John Kemp is a Reuters market analyst. The views expressed are his own
LONDON, July 1 (Reuters) - Benchmark crude oil prices have barely moved for more than two months, implying the market has found a temporary equilibrium after the enormous price shock in the second half of 2014 and early 2015.
Over the last 30 trading days, the range between the highest and lowest closing prices for front-month Brent futures has been just $4.50 per barrel.
The highest close for the front-month futures contract was at $66.54 per barrel (May 21) and the lowest was $62.01 (June 29).
The trading range is the smallest since the shock began in June 2014, and down from a peak of almost $40 per barrel in early January 2015.
In dollars per barrel, the range has been narrow by the standard of the last decade (http://link.reuters.com/cew94w).
Even in percentage terms, which allow for differences in outright prices, the market has been quiet (http://link.reuters.com/few94w).

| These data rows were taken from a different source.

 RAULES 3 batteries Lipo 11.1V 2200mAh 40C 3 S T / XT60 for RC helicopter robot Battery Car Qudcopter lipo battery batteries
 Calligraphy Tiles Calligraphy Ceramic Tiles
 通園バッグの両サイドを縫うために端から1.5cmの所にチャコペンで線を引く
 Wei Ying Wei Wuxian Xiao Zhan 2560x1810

The trading range has been around 7 percent over the last 30 days, down from almost 40 percent at the start of 2015.
The price stabilisation implies the market believes $60-65 per barrel will gradually bring supply and demand back into balance, which seems sensible.

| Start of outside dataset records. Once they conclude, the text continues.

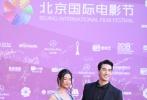4月15日,第八届北京国际电影节在雁栖湖国际会展中心举行。红毯众星云集,星光熠熠。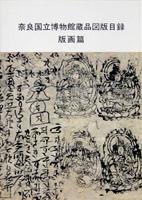 奈良国立博物館蔵品図版目録  版画編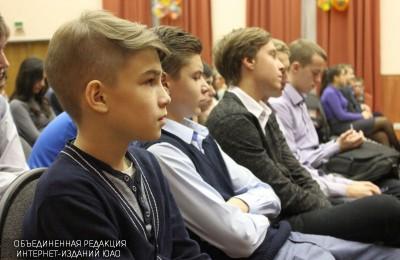 Школьники Южного округа
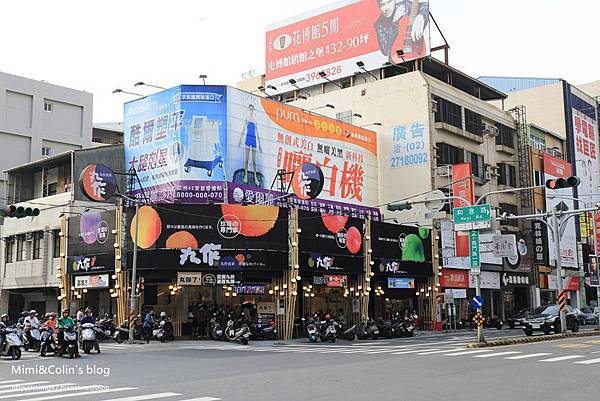 丸作西門店-2.jpg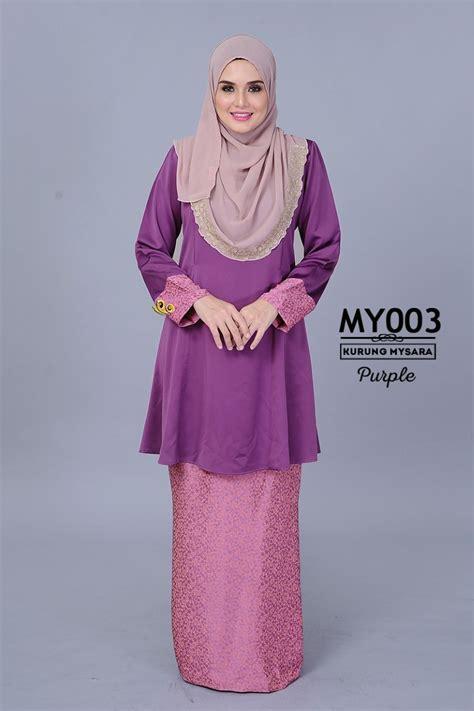 Beza Baju Kurung Pahang Dengan Baju Kurung Riau baju kurung moden satin mysara nursing saeeda collections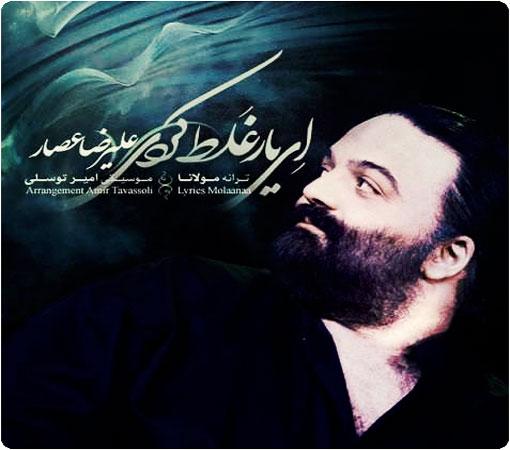 http://rozup.ir/up/vsdl/0/SHOND/04/Alireza-Assar---Ey-Yar-Ghalat-Kardi_SHOND.jpg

The low variability in prices is also helping anchor short- and medium-term expectations for producers and consumers at around the current level.
Expectations are not always correct but price convergence within a fairly narrow range makes it easier for producers and consumers to formulate budgets for the rest of 2015 and 2016.
Volatility is a subtle concept that has rather different meanings for different people in oil and other commodity markets.
For traders, investors and hedgers, "volatility" has a precise definition as the standard deviation of price moves over a given number of days and expressed at an annualised rate.
For commodity producers and consumers, however, volatility is not about daily price movements but ranges over a period of time.